I am very curious about how therapy is supposed to work, and what it is supposed to be. I don't understand precisely what talking to someone else can do to fix the wounds which were inflicted repeatedly over the course of my development. At times, I find myself feeling as if we are two would-be mechanics standing around a busted engine, pointing at various parts and agreeing that they are broken, but without any spare parts to actually put in.
This curiosity persists for many, many sessions, during which we make some kinds of progress. We speak about many things. I am often sad and emotional. I find tears frequently flowing when I talk about various episodes in my life. And yet, the core of the thing, the dark little nexus at the center of it all remains untouched.
I begin to wonder if I can be fixed. If anything can be done for me. The sadness deepens then, and a sense of futility begins to infect a great many things. After a session in which I rail against the very universe for letting kittens die, and suffering come to untold millions on a daily basis, he suggests an appreciation journal. I seem to be focusing on the negative, he says. Perhaps it would be better if I tried focusing on the positive.

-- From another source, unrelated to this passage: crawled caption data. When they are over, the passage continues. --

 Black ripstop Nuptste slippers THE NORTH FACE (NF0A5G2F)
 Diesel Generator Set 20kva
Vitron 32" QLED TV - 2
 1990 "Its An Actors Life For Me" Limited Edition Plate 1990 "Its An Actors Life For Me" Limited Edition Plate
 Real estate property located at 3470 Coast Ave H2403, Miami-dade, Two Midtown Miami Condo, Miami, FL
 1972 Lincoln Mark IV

I react poorly, largely because the notion of an appreciation journal sounds like something a wayward twelve year old would have to do as homework. And I have never done my homework.
This marks something of a milestone in the therapeutic relationship, though I am not sure he is aware of it, or why it feels that way to me.

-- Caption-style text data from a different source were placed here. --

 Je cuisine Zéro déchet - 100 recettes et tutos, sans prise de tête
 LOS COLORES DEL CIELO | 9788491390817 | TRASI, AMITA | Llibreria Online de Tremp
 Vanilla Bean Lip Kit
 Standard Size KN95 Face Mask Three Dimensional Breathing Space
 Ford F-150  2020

He is swift to say that it's something I could do for myself, he wouldn't have to see it, it's not something I have to do and he has other suggestions at the ready. But it is a little too late for all that, because the fuse has already been lit. A chain reaction has begun.

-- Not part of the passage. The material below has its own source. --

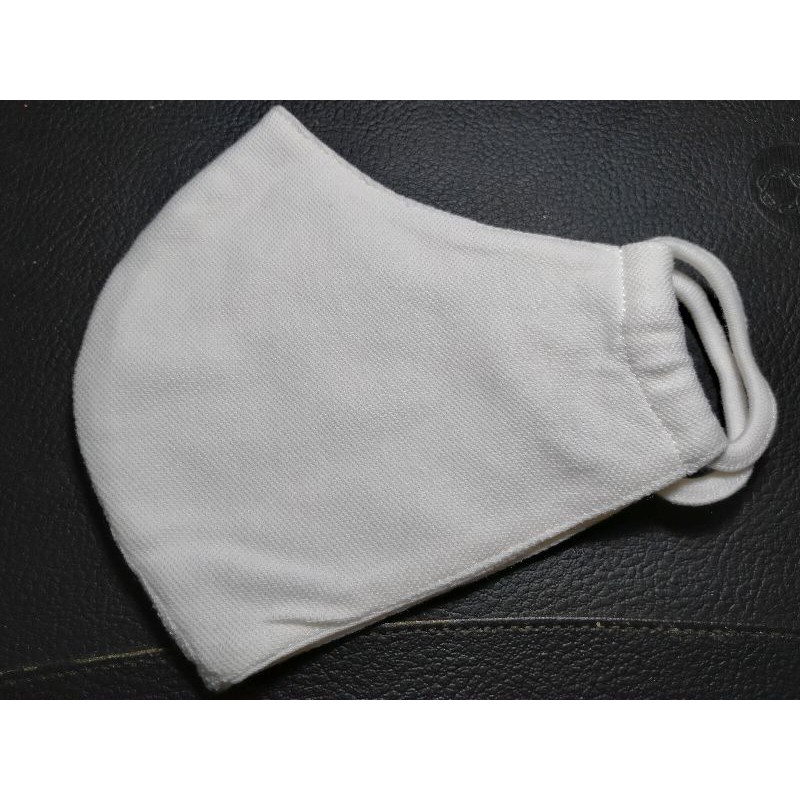 Khẩu trang vải thun 2 lớp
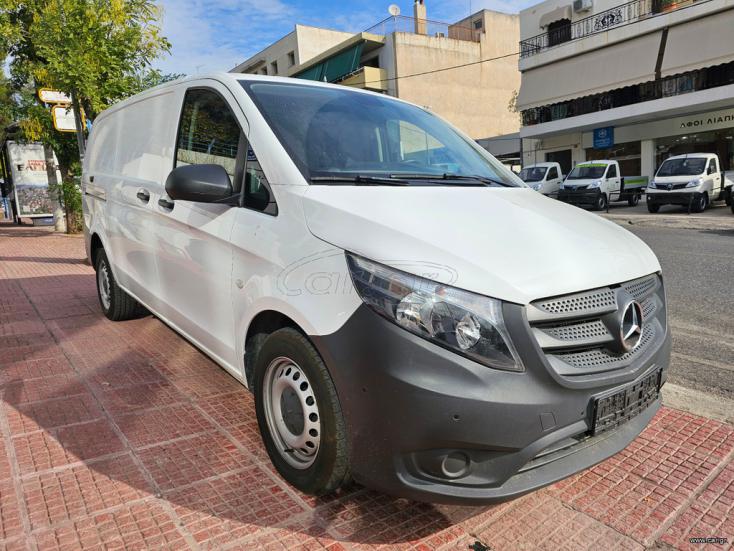 MERCEDES VITO 2021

On the one hand, I do not want to write an appreciation journal because it would make me feel small. (Which is, of course, not the reason I give. I growl something about hippies and inform him that all life feeds on other life and clearly everything is terrible and the only reason we aren't all horribly depressed all the time is that we are stupid and numb. This is sufficient to effectively derail the session and it appears that the impression he is left with is that I have a huge opposition to journaling - and the universe as a whole.)
The problem for me, is that I have been left with a different feeling. For a brief moment, it felt as though he were in charge and for a brief moment, I liked that.
There are two problems with that. The first being that I don't like that I liked that, as with many people who developed hyper independence early on, I have a complicated and largely reactive relationship to authority figures. The second being that I am fairly certain that the therapist is not actually supposed to have any position of authority. My experience of therapists in general is that they spend vast amounts of time getting educated and becoming skilled and then an equal amount of time pretending that the complete novice in the chair across from them is somehow in just as good a position to make therapeutic decisions.
The truth of the matter, if I were brave enough to admit it, is that after a lifetime of being the one who makes everything okay, who makes every decision, who has to separate from others in order to protect myself – there is a part of me that wants, or more correctly put, absolutely craves someone else taking the lead for a while.
Unfortunately, there is the small matter of the fact that in therapy, as everywhere else in life, I panic every time there is the slightest hint of that happening, and usually sabotage it out of the gate. And there is the other fact, that I'm pretty sure that's not what therapy is for. We're supposed to be equals (albeit equals where one person has trained for years and years and become professionally experienced and the other wanders in off the street and cries about the universe being unfair.)
So there we are, the two of us. He clearly frustrated on some level by my lack of inclination towards certain suggestions, and me feeling as though I am stuck in a place where I'm not really 'supposed' or 'allowed' to be, wondering if maybe this is just another place, and another paradigm I don't fit.